WORK INSTRUCTIONS: Produce word for word the lines of the data below running from the one that has "[researcher-annotated camera trap]" to the one that has "scientific name: Ursus americanus", inclusive, and no others.

SUPPLIED INFORMATION:
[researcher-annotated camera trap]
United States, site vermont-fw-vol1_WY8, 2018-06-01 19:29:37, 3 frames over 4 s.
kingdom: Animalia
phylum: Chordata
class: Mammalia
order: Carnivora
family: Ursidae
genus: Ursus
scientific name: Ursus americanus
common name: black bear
...
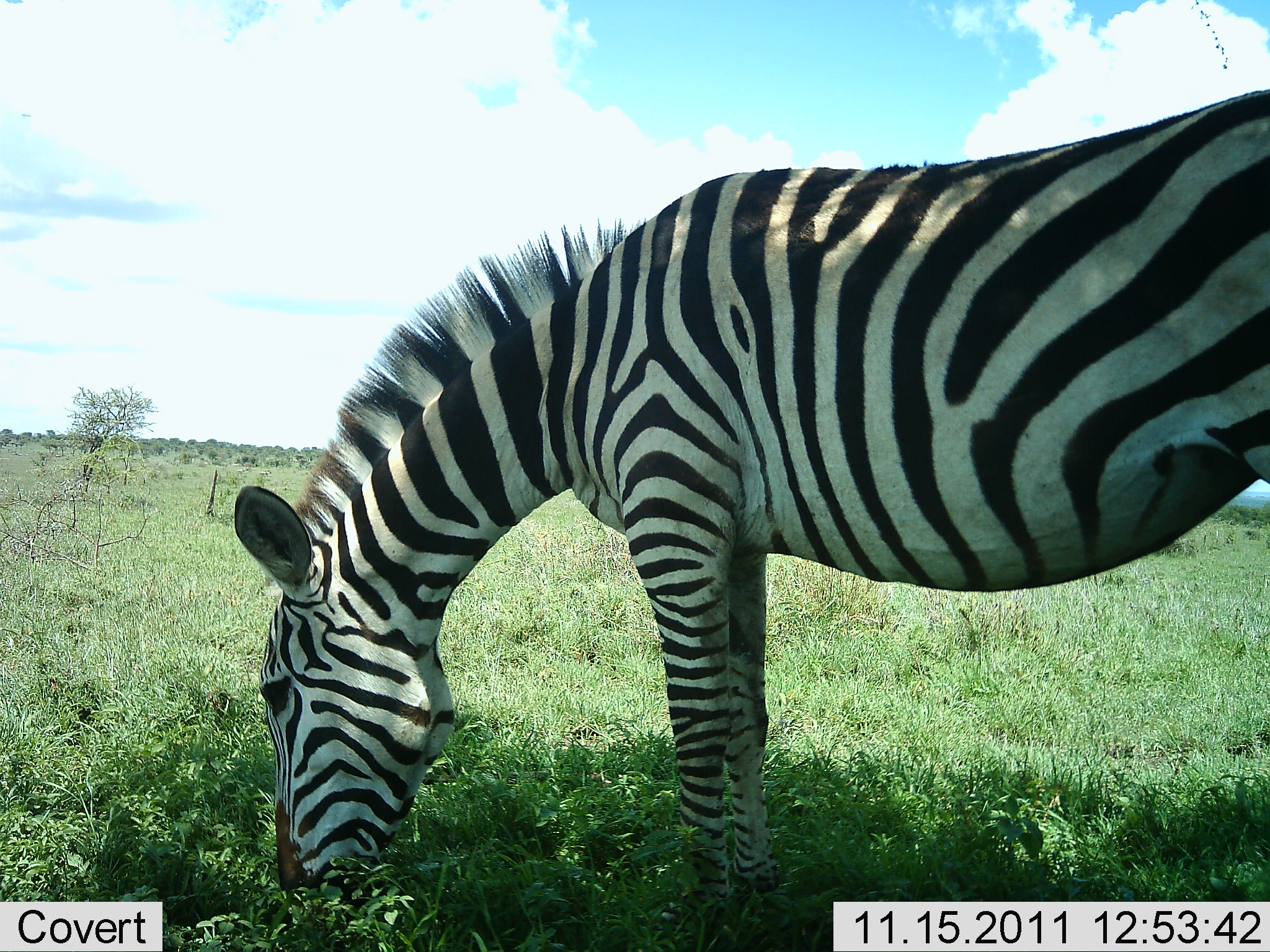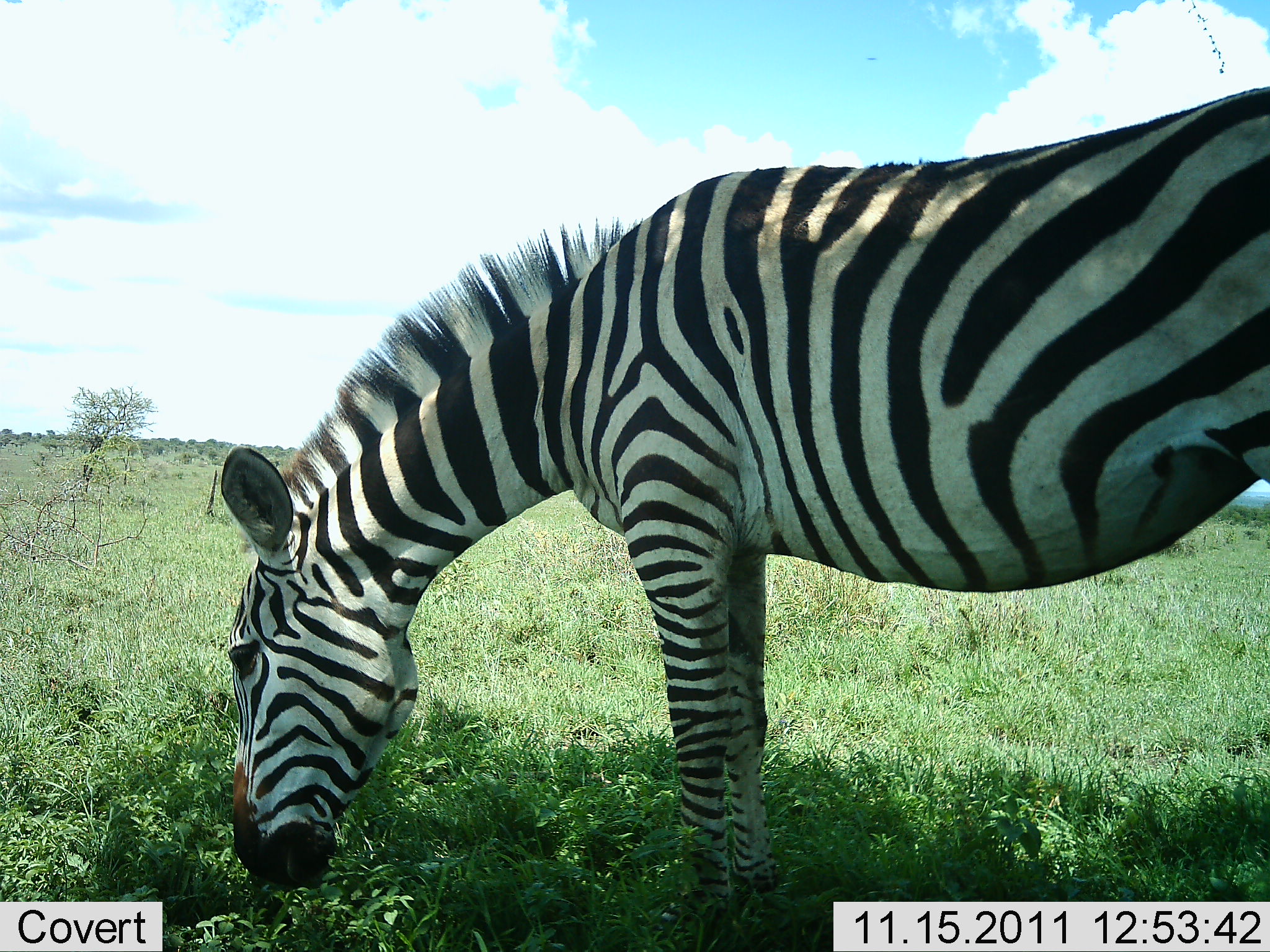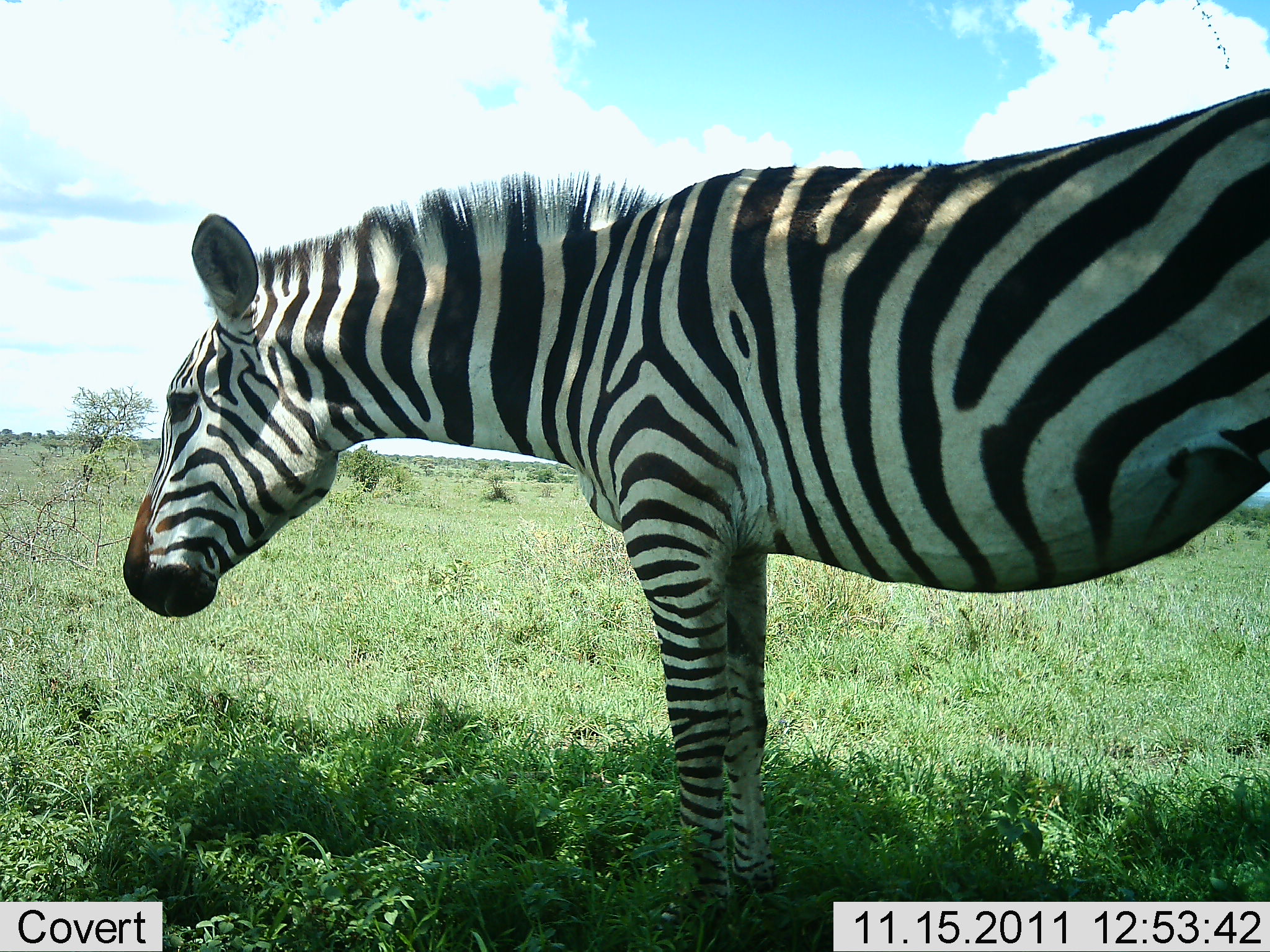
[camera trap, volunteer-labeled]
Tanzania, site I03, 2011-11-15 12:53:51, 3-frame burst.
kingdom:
...
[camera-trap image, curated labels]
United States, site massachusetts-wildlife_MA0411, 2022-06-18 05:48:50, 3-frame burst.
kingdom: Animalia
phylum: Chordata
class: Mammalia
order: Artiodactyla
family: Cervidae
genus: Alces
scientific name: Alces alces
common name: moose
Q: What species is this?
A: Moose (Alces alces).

RESPONSE AREA:
[researcher-annotated camera trap]
United States, site vermont-fw-vol1_WY8, 2018-06-01 19:29:37, 3 frames over 4 s.
kingdom: Animalia
phylum: Chordata
class: Mammalia
order: Carnivora
family: Ursidae
genus: Ursus
scientific name: Ursus americanus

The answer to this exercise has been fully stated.